Aim of the exercise: Reproduce these lines with "shoulder of black robe" switched to "shoulder of dark robe" everywhere it appears, keeping everything else the same.

*** Provided data ***

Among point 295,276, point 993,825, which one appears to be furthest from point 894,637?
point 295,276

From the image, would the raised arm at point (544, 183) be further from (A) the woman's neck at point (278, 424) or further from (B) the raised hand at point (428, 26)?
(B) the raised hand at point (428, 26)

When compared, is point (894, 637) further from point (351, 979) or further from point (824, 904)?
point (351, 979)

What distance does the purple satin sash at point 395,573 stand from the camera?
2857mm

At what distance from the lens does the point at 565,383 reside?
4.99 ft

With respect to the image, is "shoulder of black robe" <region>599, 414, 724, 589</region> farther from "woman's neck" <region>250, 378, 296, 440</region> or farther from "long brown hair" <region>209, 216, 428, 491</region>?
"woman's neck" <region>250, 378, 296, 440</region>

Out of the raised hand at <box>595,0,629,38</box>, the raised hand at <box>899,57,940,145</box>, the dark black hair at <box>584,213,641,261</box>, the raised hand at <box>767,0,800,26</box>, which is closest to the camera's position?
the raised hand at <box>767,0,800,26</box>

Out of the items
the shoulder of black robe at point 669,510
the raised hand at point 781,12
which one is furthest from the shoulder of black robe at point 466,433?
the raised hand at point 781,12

***

Worked answer:
Among point 295,276, point 993,825, which one appears to be furthest from point 894,637?
point 295,276

From the image, would the raised arm at point (544, 183) be further from (A) the woman's neck at point (278, 424) or further from (B) the raised hand at point (428, 26)?
(B) the raised hand at point (428, 26)

When compared, is point (894, 637) further from point (351, 979) or further from point (824, 904)?
point (351, 979)

What distance does the purple satin sash at point 395,573 stand from the camera?
2857mm

At what distance from the lens does the point at 565,383 reside?
4.99 ft

With respect to the image, is "shoulder of dark robe" <region>599, 414, 724, 589</region> farther from "woman's neck" <region>250, 378, 296, 440</region> or farther from "long brown hair" <region>209, 216, 428, 491</region>?
"woman's neck" <region>250, 378, 296, 440</region>

Out of the raised hand at <box>595,0,629,38</box>, the raised hand at <box>899,57,940,145</box>, the dark black hair at <box>584,213,641,261</box>, the raised hand at <box>767,0,800,26</box>, which is closest to the camera's position?
the raised hand at <box>767,0,800,26</box>

Out of the items
the shoulder of dark robe at point 669,510
the raised hand at point 781,12
which one is furthest from the shoulder of dark robe at point 466,433?
the raised hand at point 781,12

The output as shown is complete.